[Dataset entries]
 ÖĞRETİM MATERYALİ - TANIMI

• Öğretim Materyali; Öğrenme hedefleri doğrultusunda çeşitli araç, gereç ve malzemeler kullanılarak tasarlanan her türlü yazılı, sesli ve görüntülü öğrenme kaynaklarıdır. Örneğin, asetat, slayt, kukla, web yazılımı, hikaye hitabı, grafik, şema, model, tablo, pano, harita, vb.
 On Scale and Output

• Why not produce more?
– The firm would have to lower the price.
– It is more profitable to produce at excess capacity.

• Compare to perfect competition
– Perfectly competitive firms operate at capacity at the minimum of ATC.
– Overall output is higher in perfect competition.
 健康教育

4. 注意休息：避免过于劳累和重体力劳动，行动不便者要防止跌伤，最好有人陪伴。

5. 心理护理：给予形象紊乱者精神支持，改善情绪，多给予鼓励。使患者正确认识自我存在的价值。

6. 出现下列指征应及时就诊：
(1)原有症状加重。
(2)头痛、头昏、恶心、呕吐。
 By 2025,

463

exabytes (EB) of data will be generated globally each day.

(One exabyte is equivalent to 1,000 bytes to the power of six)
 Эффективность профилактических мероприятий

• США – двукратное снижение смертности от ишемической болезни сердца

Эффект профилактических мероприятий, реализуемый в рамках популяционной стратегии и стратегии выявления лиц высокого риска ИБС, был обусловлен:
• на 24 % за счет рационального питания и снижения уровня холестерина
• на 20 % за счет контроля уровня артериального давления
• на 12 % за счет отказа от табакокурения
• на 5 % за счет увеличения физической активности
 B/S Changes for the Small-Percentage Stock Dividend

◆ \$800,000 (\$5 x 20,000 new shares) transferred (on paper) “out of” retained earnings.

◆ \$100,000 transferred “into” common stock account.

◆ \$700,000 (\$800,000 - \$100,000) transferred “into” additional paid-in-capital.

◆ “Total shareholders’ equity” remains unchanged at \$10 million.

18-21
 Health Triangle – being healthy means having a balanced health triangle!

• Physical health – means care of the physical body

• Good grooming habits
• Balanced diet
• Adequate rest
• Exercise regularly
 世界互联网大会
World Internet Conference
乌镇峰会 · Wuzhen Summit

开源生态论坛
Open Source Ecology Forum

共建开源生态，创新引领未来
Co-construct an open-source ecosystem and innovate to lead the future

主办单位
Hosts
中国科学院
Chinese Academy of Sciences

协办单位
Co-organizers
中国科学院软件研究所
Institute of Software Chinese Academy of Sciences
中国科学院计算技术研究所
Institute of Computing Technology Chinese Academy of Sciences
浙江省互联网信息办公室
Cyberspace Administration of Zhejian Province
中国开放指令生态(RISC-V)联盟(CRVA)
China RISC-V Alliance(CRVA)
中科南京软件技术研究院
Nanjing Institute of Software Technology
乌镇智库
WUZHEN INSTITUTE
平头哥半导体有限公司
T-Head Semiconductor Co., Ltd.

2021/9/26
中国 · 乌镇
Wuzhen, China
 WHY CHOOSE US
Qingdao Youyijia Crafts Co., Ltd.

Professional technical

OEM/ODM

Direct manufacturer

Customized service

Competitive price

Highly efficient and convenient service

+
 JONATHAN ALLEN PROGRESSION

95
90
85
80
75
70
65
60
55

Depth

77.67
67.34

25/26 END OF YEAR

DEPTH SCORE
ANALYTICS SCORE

* Work order *
Every record above must be repeated word for word.

* Task output *
 ÖĞRETİM MATERYALİ - TANIMI

• Öğretim Materyali; Öğrenme hedefleri doğrultusunda çeşitli araç, gereç ve malzemeler kullanılarak tasarlanan her türlü yazılı, sesli ve görüntülü öğrenme kaynaklarıdır. Örneğin, asetat, slayt, kukla, web yazılımı, hikaye hitabı, grafik, şema, model, tablo, pano, harita, vb.
 On Scale and Output

• Why not produce more?
– The firm would have to lower the price.
– It is more profitable to produce at excess capacity.

• Compare to perfect competition
– Perfectly competitive firms operate at capacity at the minimum of ATC.
– Overall output is higher in perfect competition.
 健康教育

4. 注意休息：避免过于劳累和重体力劳动，行动不便者要防止跌伤，最好有人陪伴。

5. 心理护理：给予形象紊乱者精神支持，改善情绪，多给予鼓励。使患者正确认识自我存在的价值。

6. 出现下列指征应及时就诊：
(1)原有症状加重。
(2)头痛、头昏、恶心、呕吐。
 By 2025,

463

exabytes (EB) of data will be generated globally each day.

(One exabyte is equivalent to 1,000 bytes to the power of six)
 Эффективность профилактических мероприятий

• США – двукратное снижение смертности от ишемической болезни сердца

Эффект профилактических мероприятий, реализуемый в рамках популяционной стратегии и стратегии выявления лиц высокого риска ИБС, был обусловлен:
• на 24 % за счет рационального питания и снижения уровня холестерина
• на 20 % за счет контроля уровня артериального давления
• на 12 % за счет отказа от табакокурения
• на 5 % за счет увеличения физической активности
 B/S Changes for the Small-Percentage Stock Dividend

◆ \$800,000 (\$5 x 20,000 new shares) transferred (on paper) “out of” retained earnings.

◆ \$100,000 transferred “into” common stock account.

◆ \$700,000 (\$800,000 - \$100,000) transferred “into” additional paid-in-capital.

◆ “Total shareholders’ equity” remains unchanged at \$10 million.

18-21
 Health Triangle – being healthy means having a balanced health triangle!

• Physical health – means care of the physical body

• Good grooming habits
• Balanced diet
• Adequate rest
• Exercise regularly
 世界互联网大会
World Internet Conference
乌镇峰会 · Wuzhen Summit

开源生态论坛
Open Source Ecology Forum

共建开源生态，创新引领未来
Co-construct an open-source ecosystem and innovate to lead the future

主办单位
Hosts
中国科学院
Chinese Academy of Sciences

协办单位
Co-organizers
中国科学院软件研究所
Institute of Software Chinese Academy of Sciences
中国科学院计算技术研究所
Institute of Computing Technology Chinese Academy of Sciences
浙江省互联网信息办公室
Cyberspace Administration of Zhejian Province
中国开放指令生态(RISC-V)联盟(CRVA)
China RISC-V Alliance(CRVA)
中科南京软件技术研究院
Nanjing Institute of Software Technology
乌镇智库
WUZHEN INSTITUTE
平头哥半导体有限公司
T-Head Semiconductor Co., Ltd.

2021/9/26
中国 · 乌镇
Wuzhen, China
 WHY CHOOSE US
Qingdao Youyijia Crafts Co., Ltd.

Professional technical

OEM/ODM

Direct manufacturer

Customized service

Competitive price

Highly efficient and convenient service

+
 JONATHAN ALLEN PROGRESSION

95
90
85
80
75
70
65
60
55

Depth

77.67
67.34

25/26 END OF YEAR

DEPTH SCORE
ANALYTICS SCORE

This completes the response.